Rachel Wiecking
The brain makes its own collage. It fires in illogical blasts, like a fireworks display in the hands of a madman. I still remember the handful of plump black raisins that suddenly appeared, as though in a thought bubble above my head, when my dad threw the word “spanking” at me back in 1977. “Raisins,” I said, my limbs cold and dumb with fear. Resisting the impulse to race to my room and put on every pair of underwear in the dresser drawer, I turned away and lay my forehead against the window, tossing a mental salad of spankings, raisins, underwear and terror for some time.

Nothing has ever made the kind of sense it’s supposed to. I listened through the heating grate as my mom dictated a rape victim’s testimony in her stenographer’s deadpan. From the victim’s mouth to the stenographer’s ears. From those ears through the fingers and onto the stenographer’s stacked paper tapes, registered as blotchy purple code only the specialist can understand. Back home in the basement, the purple code bounces against the back of the stenographer’s eyes and comes out through her mouth, sucked clean of emotion as though that was part of the job.

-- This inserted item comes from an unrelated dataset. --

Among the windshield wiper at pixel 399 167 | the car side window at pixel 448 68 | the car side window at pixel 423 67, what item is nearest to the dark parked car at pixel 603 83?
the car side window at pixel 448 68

What the body registers is impossible for the brain to synthesize to its own satisfaction. The line that connects one thing to the next and one body to the other is elusive, barely traceable, impossible. People who study people suppose that it is because we are physically so incapable of defending ourselves that our brains are enlisted to work overtime to separate us from the dangerous and connect us to the safe. When a brain is born terrified, it works to the point of exhaustion, and begins to eat itself.

I work to understand the sometimes hilarious, sometimes wretched struggle between the human compulsion towards order and control, and a hunger for chaos and accident. At times I work out of compulsions I don’t understand, towards an end I can’t predict, with materials dictated by a place in my brain I can’t get to. Other times I start with a source– usually a text, or a series of images– which I work to untangle, using my body to drag it through my brain’s filter, or my brain, to run it by my body.

I am compelled by the idea that we may be connected by one essential, infinitely repeatable element. The replication and regeneration that characterizes the growth of living systems seems to embody an almost divine balance between chaos, order, accident and control. I am trying to understand that language visually. I am looking for connections, ways to make all the brain’s firings and the world’s fragments add up to something that matters.